▸ SUPPLIED PASSAGE
* Begin *
Metamath Proof Explorer

Theorem ax12indi

Description: Induction step for constructing a substitution instance of ax-c15 without using ax-c15 . Implication case. (Contributed by NM, 21-Jan-2007) (Proof modification is discouraged.) (New usage is discouraged.)
* End *
▸ DIRECTIVES
a. On the ax12indi page, which case does this induction step cover?
b. Based on the ax12indi page, answer yes or no to each statement and quote the words that decide it: (i) NM contributed the theorem. (ii) The construction relies on ax-c15. (iii) Changes to the proof are encouraged.
c. Transcribe the part of the ax12indi page starting at "Description: Induction step" and ending at "usage is discouraged.)".

▸ DATA EXCERPTS
* Begin *
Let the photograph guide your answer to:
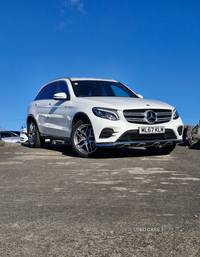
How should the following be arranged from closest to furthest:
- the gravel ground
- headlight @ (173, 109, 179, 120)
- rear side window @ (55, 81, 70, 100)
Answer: the gravel ground
headlight @ (173, 109, 179, 120)
rear side window @ (55, 81, 70, 100)

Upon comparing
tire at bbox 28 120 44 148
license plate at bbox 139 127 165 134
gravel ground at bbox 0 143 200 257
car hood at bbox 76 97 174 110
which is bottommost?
gravel ground at bbox 0 143 200 257

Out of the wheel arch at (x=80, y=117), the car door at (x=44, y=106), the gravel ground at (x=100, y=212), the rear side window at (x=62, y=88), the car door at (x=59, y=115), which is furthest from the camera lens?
the car door at (x=44, y=106)

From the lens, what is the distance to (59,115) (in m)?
7.39

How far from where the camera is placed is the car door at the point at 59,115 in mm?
7129

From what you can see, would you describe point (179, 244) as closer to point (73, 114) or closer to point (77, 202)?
point (77, 202)

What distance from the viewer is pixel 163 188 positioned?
3.74m

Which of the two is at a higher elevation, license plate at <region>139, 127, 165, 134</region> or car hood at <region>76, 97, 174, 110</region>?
car hood at <region>76, 97, 174, 110</region>

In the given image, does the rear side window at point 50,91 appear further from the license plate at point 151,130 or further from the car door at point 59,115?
the license plate at point 151,130

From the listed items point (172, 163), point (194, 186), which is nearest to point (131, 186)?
point (194, 186)

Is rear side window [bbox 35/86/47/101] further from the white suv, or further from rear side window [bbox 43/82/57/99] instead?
the white suv

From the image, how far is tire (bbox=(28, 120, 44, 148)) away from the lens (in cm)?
883

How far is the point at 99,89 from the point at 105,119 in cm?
183

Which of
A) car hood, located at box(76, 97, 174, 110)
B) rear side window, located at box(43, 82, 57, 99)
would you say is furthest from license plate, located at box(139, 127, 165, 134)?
rear side window, located at box(43, 82, 57, 99)

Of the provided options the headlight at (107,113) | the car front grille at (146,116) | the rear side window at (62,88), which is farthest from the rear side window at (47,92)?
the car front grille at (146,116)
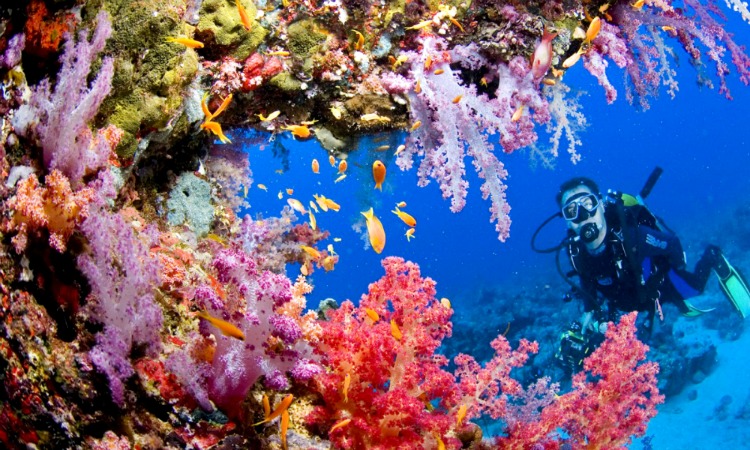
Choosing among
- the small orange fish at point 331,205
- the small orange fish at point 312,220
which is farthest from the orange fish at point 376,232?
the small orange fish at point 312,220

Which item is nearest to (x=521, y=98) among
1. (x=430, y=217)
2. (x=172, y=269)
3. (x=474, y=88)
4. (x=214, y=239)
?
(x=474, y=88)

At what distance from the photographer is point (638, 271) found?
7.82 metres

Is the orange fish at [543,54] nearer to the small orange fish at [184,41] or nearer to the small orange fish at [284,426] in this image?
the small orange fish at [184,41]

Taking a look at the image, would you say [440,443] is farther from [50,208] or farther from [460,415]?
[50,208]

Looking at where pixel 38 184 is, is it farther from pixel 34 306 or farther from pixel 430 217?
pixel 430 217

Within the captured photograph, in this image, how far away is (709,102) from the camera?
83.2 metres

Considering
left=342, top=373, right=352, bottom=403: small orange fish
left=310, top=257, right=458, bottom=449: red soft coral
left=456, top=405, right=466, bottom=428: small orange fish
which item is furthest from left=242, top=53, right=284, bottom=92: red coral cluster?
left=456, top=405, right=466, bottom=428: small orange fish

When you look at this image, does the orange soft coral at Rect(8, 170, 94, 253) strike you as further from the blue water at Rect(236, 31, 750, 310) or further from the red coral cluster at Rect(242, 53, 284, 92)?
the blue water at Rect(236, 31, 750, 310)

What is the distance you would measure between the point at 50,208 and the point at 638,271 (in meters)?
8.63

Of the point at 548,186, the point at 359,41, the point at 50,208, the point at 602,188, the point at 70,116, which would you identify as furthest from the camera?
the point at 548,186

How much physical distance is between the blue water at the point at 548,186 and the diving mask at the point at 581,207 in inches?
1079

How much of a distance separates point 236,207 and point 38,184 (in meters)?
2.24

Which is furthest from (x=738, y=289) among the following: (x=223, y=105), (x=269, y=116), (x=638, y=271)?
(x=223, y=105)

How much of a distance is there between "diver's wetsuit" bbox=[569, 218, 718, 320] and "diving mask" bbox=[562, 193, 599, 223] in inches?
17.9
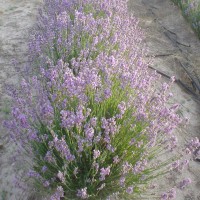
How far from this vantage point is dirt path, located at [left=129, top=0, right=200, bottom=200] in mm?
3244

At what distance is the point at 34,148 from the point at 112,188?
0.69 m

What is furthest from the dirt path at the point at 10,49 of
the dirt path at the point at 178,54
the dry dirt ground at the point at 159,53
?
the dirt path at the point at 178,54

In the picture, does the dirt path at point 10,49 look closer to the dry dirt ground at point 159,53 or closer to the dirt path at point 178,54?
the dry dirt ground at point 159,53

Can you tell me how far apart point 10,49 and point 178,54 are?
7.90 feet

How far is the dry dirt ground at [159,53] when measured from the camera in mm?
2814

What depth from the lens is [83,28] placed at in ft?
11.5

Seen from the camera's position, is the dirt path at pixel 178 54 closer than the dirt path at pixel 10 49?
No

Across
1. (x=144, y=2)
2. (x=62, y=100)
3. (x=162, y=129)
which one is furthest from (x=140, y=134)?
(x=144, y=2)

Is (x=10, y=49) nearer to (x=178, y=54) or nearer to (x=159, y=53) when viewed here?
(x=159, y=53)

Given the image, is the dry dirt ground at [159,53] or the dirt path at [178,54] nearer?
the dry dirt ground at [159,53]

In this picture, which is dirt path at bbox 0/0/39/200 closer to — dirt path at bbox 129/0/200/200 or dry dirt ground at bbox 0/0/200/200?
dry dirt ground at bbox 0/0/200/200

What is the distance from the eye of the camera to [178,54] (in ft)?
15.7

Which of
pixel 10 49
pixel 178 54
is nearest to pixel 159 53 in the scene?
pixel 178 54

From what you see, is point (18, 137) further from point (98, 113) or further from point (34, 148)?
point (98, 113)
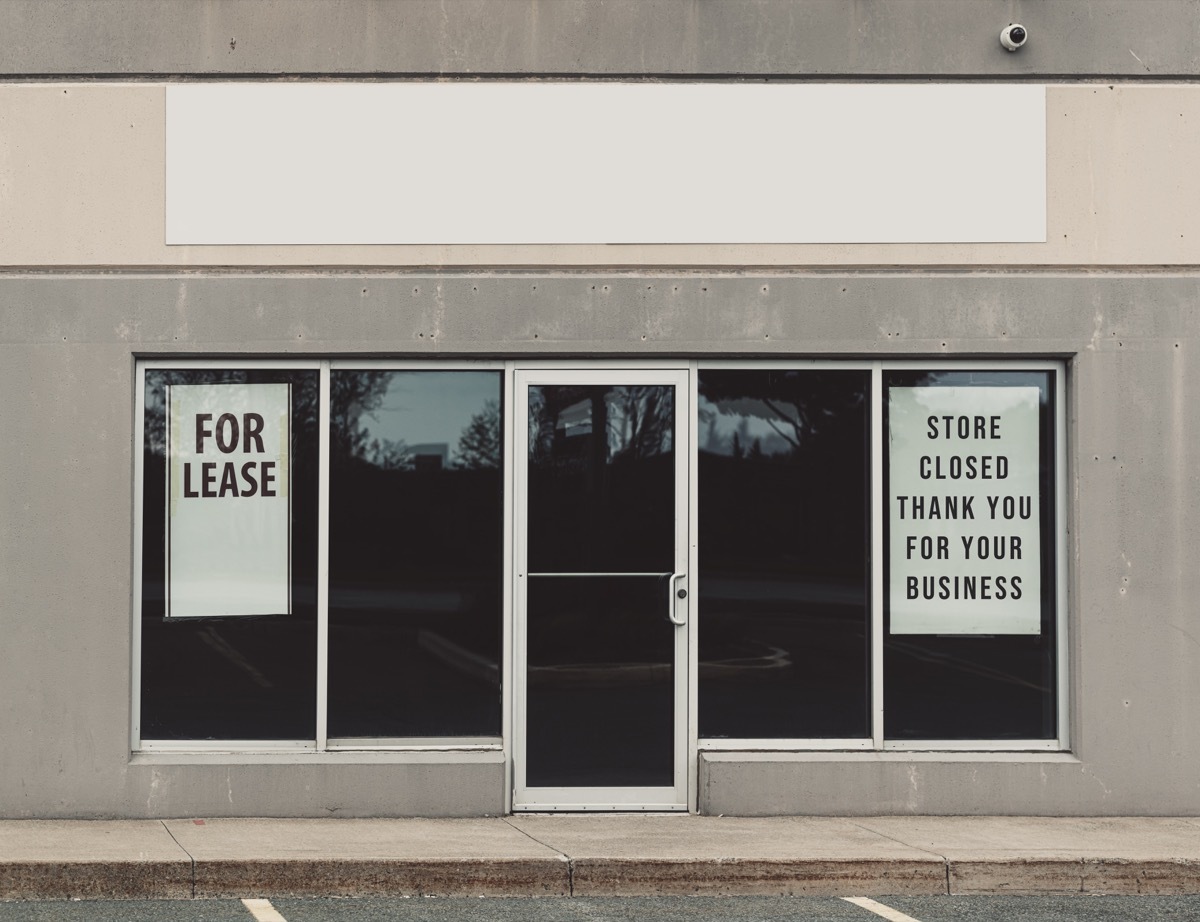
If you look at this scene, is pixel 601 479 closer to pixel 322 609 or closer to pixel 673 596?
pixel 673 596

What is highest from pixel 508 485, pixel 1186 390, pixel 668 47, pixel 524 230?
pixel 668 47

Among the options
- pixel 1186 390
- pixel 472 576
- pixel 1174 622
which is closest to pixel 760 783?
pixel 472 576

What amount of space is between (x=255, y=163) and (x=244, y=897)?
4251mm

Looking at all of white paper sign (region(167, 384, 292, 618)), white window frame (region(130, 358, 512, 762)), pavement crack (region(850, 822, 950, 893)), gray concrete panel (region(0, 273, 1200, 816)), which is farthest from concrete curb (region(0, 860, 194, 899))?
pavement crack (region(850, 822, 950, 893))

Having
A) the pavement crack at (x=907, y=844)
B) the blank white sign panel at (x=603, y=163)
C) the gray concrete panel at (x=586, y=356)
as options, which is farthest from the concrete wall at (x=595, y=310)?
the pavement crack at (x=907, y=844)

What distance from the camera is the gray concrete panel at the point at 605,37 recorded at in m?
* End *
▸ SOLUTIONS TO EACH TASK
a. The implication case.

b.
(i) Yes: "Contributed by NM, 21-Jan-2007"
(ii) No: "without using ax-c15"
(iii) No: "Proof modification is discouraged."

c.
Description: Induction step for constructing a substitution instance of ax-c15 without using ax-c15 . Implication case. (Contributed by NM, 21-Jan-2007) (Proof modification is discouraged.) (New usage is discouraged.)